Comment sensibilisez-vous les théâtres à l’accueil des personnes en situation de handicap auditif ?
Les besoins en terme d’accessibilité des personnes sourdes et malentendantes ne sont pas les mêmes. Certains profiteront de l’interprétation en langue des signes, d’autres du surtitrage ou d’une boucle magnétique. Nous informons nos partenaires culturels de ces différences et les rendons attentifs aux conditions à mettre en place pour un bon accueil. Après chaque spectacle, nous fournissons aux théâtres une synthèse de l’évaluation du public qui leur permet, tout comme nous, d’améliorer certains aspects de l’accessibilité lors d’une prochaine représentation.

L’association Ecoute Voir

L’association Ecoute Voir est née en 2014. Elle vise à rendre accessible les arts vivants aux personnes en situation de handicap sensoriel (vue et ouïe). Chaque année, elle propose entre 15 et 20 représentations de théâtre et d'opéra en audiodescription. Elle collabore avec des théâtres de toute la Suisse romande. Elle privilégie les spectacles qui tournent dans plusieurs cantons. L’association emploie quatre comédiens professionnels. Ils ont été formés en 2013 par la comédienne Séverine Skierski de l’Association Valentin Haüy, car il n’existe pas de formation en Suisse. Le comité d’Ecoute Voir est constitué d’acteurs du monde du théâtre et du monde du handicap. Son comité compte actuellement une personne malvoyante. Le comité participe à la gestion de l’association. Ses membres sensibilisent leurs réseaux à l’activité d’Ecoute Voir. Ecoute Voir porte le label « Culture inclusive » de Pro Infirmis depuis décembre 2018.

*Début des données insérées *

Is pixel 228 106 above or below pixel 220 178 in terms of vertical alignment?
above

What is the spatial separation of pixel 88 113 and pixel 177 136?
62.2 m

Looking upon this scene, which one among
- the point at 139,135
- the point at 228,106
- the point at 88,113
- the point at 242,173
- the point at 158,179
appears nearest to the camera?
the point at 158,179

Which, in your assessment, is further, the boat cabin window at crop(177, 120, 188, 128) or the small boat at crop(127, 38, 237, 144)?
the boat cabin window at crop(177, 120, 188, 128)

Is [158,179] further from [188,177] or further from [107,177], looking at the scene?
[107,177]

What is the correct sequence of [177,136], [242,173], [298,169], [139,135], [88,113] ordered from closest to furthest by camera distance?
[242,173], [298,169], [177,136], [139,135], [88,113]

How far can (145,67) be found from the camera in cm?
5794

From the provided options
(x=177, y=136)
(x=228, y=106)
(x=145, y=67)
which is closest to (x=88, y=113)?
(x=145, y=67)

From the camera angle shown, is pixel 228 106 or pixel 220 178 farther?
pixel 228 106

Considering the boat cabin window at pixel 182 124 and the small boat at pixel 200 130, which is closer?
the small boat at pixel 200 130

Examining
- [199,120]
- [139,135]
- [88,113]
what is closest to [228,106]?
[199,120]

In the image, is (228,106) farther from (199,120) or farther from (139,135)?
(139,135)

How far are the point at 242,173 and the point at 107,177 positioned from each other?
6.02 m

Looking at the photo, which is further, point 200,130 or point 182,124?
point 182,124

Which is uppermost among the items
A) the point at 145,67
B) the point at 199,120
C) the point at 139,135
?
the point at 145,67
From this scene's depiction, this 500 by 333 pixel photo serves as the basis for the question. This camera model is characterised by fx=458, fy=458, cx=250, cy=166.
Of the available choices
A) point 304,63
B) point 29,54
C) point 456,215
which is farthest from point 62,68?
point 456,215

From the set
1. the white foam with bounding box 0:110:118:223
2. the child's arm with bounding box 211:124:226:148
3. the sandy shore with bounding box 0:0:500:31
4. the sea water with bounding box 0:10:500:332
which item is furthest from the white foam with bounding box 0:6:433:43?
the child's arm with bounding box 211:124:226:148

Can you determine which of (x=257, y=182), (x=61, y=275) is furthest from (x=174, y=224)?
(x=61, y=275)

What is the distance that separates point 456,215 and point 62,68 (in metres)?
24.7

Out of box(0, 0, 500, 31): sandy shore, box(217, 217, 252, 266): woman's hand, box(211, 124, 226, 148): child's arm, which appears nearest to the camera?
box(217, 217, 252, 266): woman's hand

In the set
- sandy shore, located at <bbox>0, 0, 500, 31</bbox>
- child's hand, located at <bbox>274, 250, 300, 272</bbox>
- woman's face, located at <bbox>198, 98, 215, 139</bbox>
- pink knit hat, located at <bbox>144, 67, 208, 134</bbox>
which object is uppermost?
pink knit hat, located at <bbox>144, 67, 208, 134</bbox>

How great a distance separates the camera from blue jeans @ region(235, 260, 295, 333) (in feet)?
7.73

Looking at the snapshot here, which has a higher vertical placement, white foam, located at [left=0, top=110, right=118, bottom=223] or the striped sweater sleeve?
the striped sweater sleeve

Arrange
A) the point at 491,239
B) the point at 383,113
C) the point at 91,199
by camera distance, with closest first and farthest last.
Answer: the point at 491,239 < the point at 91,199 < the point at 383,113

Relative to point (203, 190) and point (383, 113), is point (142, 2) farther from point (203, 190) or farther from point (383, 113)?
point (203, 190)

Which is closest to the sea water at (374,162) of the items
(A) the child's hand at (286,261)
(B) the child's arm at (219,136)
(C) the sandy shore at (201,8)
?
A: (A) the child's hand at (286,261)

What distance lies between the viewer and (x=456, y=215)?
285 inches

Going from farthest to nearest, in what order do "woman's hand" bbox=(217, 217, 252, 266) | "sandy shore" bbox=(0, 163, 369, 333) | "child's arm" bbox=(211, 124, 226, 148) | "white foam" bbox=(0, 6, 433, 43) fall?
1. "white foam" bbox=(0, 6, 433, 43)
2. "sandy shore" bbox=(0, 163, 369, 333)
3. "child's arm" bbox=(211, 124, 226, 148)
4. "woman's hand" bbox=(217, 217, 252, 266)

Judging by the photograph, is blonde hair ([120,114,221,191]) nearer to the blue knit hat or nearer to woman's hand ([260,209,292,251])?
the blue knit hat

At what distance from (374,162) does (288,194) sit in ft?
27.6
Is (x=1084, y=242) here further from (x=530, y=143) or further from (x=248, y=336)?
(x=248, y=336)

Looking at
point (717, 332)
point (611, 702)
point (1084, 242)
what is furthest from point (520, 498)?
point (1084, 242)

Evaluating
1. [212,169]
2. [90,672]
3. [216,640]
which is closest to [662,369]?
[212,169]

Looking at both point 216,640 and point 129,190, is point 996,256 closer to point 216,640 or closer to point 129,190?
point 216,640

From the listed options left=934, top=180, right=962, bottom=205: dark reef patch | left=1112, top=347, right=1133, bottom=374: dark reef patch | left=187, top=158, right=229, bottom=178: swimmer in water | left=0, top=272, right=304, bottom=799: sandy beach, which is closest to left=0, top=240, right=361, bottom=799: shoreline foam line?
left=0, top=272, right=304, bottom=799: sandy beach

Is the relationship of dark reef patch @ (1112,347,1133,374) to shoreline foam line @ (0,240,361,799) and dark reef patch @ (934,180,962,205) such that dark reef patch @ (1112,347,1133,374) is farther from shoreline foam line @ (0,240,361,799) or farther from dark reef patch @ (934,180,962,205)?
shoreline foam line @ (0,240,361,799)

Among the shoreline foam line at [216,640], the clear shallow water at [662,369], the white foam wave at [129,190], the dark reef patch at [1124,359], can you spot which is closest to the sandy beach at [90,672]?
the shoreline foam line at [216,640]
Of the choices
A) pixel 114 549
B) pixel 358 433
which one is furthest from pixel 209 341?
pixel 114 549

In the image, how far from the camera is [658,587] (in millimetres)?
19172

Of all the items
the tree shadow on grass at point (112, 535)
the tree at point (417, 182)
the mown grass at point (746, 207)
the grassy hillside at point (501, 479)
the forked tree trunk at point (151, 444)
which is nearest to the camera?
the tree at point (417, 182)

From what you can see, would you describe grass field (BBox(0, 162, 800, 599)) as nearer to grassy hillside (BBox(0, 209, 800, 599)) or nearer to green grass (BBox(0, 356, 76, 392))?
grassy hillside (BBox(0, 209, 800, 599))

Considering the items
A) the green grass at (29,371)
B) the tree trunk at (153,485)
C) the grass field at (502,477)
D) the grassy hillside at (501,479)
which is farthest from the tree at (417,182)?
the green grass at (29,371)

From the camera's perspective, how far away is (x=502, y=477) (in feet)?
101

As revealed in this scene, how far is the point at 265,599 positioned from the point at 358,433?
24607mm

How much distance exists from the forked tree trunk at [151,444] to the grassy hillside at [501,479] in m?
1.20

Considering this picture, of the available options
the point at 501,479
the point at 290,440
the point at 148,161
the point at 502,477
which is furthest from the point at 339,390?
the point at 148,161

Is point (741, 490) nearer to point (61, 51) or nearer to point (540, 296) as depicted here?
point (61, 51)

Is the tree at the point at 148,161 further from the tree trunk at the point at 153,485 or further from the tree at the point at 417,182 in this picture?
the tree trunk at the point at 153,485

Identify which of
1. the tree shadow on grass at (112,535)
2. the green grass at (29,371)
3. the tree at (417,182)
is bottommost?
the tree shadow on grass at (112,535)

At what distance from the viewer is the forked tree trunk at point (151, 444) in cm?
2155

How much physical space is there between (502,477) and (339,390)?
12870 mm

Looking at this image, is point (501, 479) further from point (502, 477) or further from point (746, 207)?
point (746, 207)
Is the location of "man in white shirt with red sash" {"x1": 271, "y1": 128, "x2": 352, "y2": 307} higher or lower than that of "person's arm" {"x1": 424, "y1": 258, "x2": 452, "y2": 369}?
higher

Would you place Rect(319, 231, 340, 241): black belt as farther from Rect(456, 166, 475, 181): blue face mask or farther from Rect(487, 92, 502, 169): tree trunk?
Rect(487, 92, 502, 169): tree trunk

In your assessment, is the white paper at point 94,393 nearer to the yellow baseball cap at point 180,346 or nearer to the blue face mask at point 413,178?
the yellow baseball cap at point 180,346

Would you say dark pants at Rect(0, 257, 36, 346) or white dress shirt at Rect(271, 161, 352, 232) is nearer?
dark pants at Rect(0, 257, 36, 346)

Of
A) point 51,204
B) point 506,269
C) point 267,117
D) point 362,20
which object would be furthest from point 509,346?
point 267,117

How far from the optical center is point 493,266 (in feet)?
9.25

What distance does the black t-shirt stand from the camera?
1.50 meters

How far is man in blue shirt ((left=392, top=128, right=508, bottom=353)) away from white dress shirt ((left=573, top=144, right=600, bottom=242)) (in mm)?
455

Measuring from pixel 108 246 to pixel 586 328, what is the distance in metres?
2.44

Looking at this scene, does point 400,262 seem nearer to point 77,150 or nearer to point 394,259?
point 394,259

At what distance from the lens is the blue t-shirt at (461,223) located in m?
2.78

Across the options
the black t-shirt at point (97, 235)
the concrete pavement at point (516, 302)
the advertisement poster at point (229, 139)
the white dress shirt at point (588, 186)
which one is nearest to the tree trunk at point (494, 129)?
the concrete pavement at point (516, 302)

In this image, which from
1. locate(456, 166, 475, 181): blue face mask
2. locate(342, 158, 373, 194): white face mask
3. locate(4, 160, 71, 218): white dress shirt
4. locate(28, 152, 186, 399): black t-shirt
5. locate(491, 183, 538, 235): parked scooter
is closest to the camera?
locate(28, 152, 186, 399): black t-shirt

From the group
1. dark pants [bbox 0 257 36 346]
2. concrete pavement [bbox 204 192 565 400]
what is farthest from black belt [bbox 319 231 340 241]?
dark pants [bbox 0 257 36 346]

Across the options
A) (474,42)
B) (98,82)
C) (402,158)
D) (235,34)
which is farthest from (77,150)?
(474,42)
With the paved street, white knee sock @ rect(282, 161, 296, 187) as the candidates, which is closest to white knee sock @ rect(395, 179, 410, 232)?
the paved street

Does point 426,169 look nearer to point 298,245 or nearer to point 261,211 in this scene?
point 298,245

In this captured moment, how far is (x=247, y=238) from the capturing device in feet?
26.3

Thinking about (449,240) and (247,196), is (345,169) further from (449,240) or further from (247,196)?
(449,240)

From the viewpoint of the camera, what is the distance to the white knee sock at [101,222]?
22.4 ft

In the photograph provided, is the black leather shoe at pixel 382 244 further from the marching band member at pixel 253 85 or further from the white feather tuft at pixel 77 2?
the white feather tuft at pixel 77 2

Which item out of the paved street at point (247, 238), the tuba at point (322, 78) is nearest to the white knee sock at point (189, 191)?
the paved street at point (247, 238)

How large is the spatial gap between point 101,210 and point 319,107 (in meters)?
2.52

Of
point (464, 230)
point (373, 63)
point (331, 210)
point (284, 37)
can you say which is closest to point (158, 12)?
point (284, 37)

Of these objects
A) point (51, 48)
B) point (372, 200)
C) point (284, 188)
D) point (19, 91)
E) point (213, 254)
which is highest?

Le projet Sourds & Culture

Le projet Sourds & Culture est né en 2013. Il est porté par l’association InterprètesLSFindépendantes. Il vise à rendre accessible les arts vivants aux personnes sourdes et malentendantes qui utilisent la langue des signes française. Ses interprètes traduisent des spectacles en langue des signes. Chaque année, il propose entre 20 et 30 interprétations de spectacles théâtraux, de contes et de concerts. Il collabore avec des théâtres de toute la Suisse romande. Il privilégie les spectacles qui tournent dans plusieurs cantons. Il inclut aussi des spectacles pour enfants, afin de donner aux jeunes sourds l’envie et l’habitude d’aller au théâtre. Le projet est porté par interprètes professionnelles. Des personnes sourdes et malentendantes participent au choix des spectacles, à la préparation de l’interprétation et à la création de bandes-annonce en langue des signes. Le projet sensibilise aussi le public entendant à la culture sourde. Le projet Sourds & Culture porte le label « Culture inclusive » de Pro Infirmis depuis décembre 2018.